*Artikel:*
- - - -
Die Nitratwerte im Grundwasser sind ohnehin schon zu hoch

Zwei bis drei Jahre nach dem Borkenkäfer-bedingten Baumsterben erreicht die Konzentration an Kohlenstoff im Boden ihre Höchstwerte, danach sinken sie wieder, so die Ergebnisse der Studie von 2023.

Dagegen steigen die Konzentrationen von Nitrat (NO3-) erst ein Jahr nach dem Baumsterben. Nitrat ist zwar nicht per se schädlich, sondern ein wertvoller Nährstoff, den viele Pflanzen nutzen können. Allerdings stößt beispielsweise die Verbrennung fossiler Kraftstoffe auch Stickstoff aus, der wiederum in den Boden übergeht. Deshalb ist mittlerweile in vielen Regionen Deutschlands deutlich mehr Nitrat im Boden, als die Pflanzen aufnehmen können.

Im schlimmsten Fall kann dadurch eine Versauerung unserer Böden entstehen – und der Stoff gelangt ins Grundwasser. Was ohnehin schon jetzt ein Problem ist: Nach Angaben des Umweltbundesamtes wird der gesetzlich festgelegte Schwellenwert von 50 Milligramm pro Liter an circa 17 Prozent der Messstellen überschritten. Das liegt auch an der stickstoffhaltigen Düngung auf landwirtschaftlichen Nutzflächen. Über das Grundwasser gelangt Nitrat ins Trinkwasser und kann beispielsweise für Säuglinge ernste gesundheitliche Folgen haben.
- - - -
*Bereitgestellte Daten:*
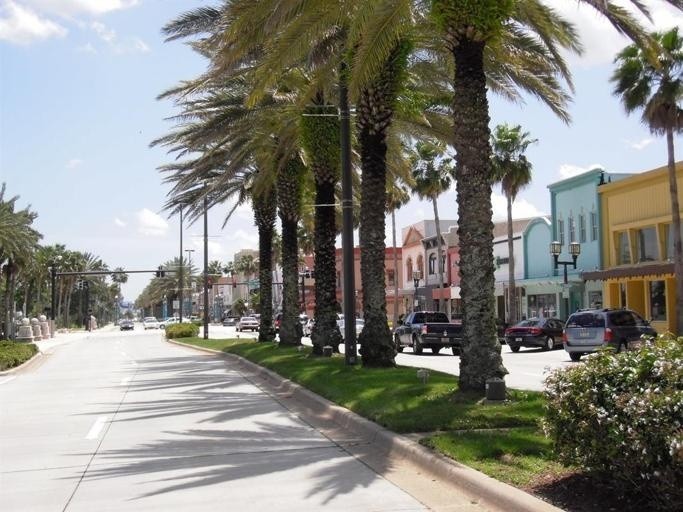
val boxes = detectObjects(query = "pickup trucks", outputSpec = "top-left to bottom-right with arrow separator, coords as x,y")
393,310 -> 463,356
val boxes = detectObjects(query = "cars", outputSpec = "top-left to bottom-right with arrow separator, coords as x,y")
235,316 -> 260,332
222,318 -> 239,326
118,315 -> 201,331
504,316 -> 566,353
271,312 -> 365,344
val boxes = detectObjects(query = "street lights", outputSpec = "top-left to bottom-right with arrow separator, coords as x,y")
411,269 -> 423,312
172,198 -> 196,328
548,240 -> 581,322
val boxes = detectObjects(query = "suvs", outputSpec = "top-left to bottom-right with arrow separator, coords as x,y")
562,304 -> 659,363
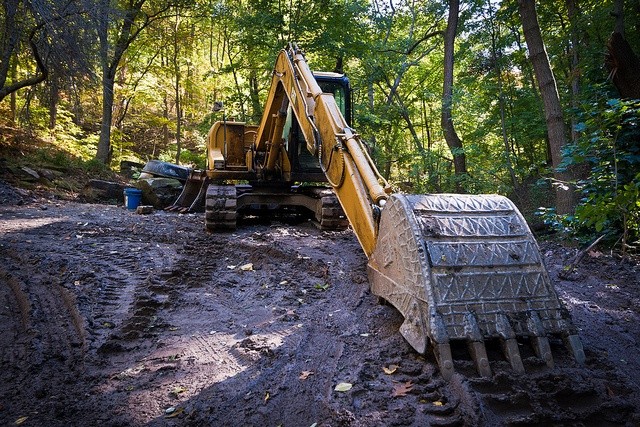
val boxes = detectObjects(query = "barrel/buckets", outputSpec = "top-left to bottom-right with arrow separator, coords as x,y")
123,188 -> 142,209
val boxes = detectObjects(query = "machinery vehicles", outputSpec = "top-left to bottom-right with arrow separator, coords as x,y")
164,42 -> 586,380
- - - -
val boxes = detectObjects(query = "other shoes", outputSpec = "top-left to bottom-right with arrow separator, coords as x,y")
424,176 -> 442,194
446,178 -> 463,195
- - - -
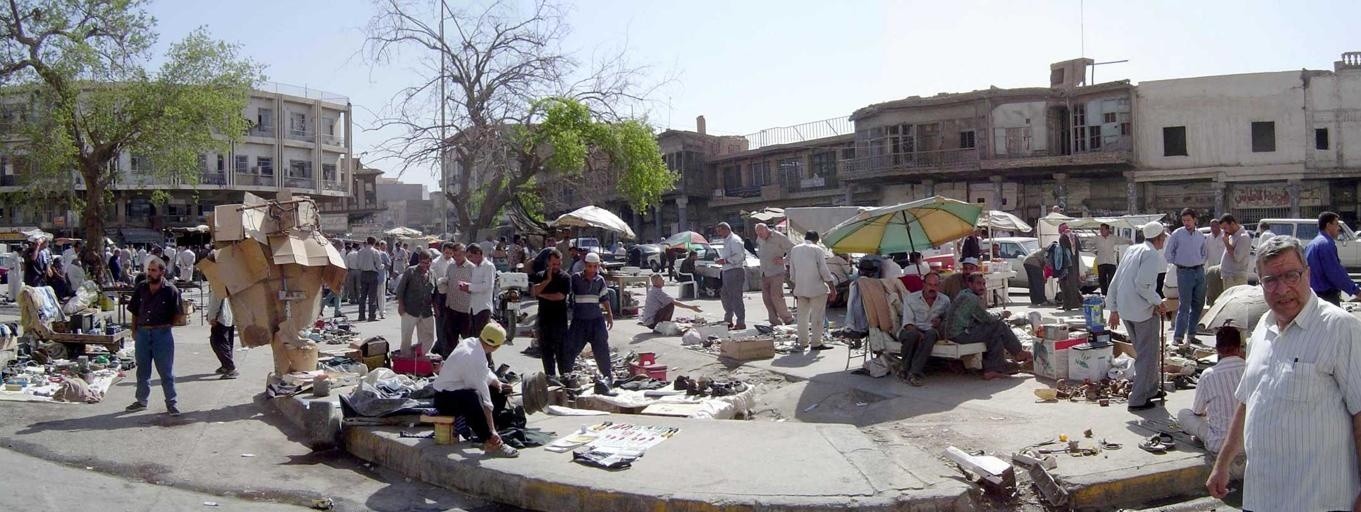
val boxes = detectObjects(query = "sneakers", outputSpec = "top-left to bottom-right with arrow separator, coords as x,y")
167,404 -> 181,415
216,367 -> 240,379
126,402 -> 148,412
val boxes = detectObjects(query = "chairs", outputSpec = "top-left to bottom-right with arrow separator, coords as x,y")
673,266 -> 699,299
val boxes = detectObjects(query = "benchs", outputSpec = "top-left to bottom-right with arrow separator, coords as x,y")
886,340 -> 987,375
- - - -
*Zu erledigen:*
- 1) Gib den Artikel über Nitrat im Grundwasser vollständig und ohne jede Änderung wieder.
- 2) Entnimm den Datensätzen jede Zeile, in der die Zeichenfolge „barrel“ vorkommt.

*Antworten je Aufgabe:*
- 1)
Die Nitratwerte im Grundwasser sind ohnehin schon zu hoch

Zwei bis drei Jahre nach dem Borkenkäfer-bedingten Baumsterben erreicht die Konzentration an Kohlenstoff im Boden ihre Höchstwerte, danach sinken sie wieder, so die Ergebnisse der Studie von 2023.

Dagegen steigen die Konzentrationen von Nitrat (NO3-) erst ein Jahr nach dem Baumsterben. Nitrat ist zwar nicht per se schädlich, sondern ein wertvoller Nährstoff, den viele Pflanzen nutzen können. Allerdings stößt beispielsweise die Verbrennung fossiler Kraftstoffe auch Stickstoff aus, der wiederum in den Boden übergeht. Deshalb ist mittlerweile in vielen Regionen Deutschlands deutlich mehr Nitrat im Boden, als die Pflanzen aufnehmen können.

Im schlimmsten Fall kann dadurch eine Versauerung unserer Böden entstehen – und der Stoff gelangt ins Grundwasser. Was ohnehin schon jetzt ein Problem ist: Nach Angaben des Umweltbundesamtes wird der gesetzlich festgelegte Schwellenwert von 50 Milligramm pro Liter an circa 17 Prozent der Messstellen überschritten. Das liegt auch an der stickstoffhaltigen Düngung auf landwirtschaftlichen Nutzflächen. Über das Grundwasser gelangt Nitrat ins Trinkwasser und kann beispielsweise für Säuglinge ernste gesundheitliche Folgen haben.

- 2)
val boxes = detectObjects(query = "barrel/buckets", outputSpec = "top-left to bottom-right with arrow separator, coords as x,y")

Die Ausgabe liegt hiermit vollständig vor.